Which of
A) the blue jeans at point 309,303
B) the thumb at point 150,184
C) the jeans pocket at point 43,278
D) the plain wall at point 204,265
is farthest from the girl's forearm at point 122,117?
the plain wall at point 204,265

####

Copy out the records word for word.

Which of
A) the blue jeans at point 309,303
B) the thumb at point 150,184
C) the jeans pocket at point 43,278
D) the plain wall at point 204,265
is farthest from the girl's forearm at point 122,117?
the plain wall at point 204,265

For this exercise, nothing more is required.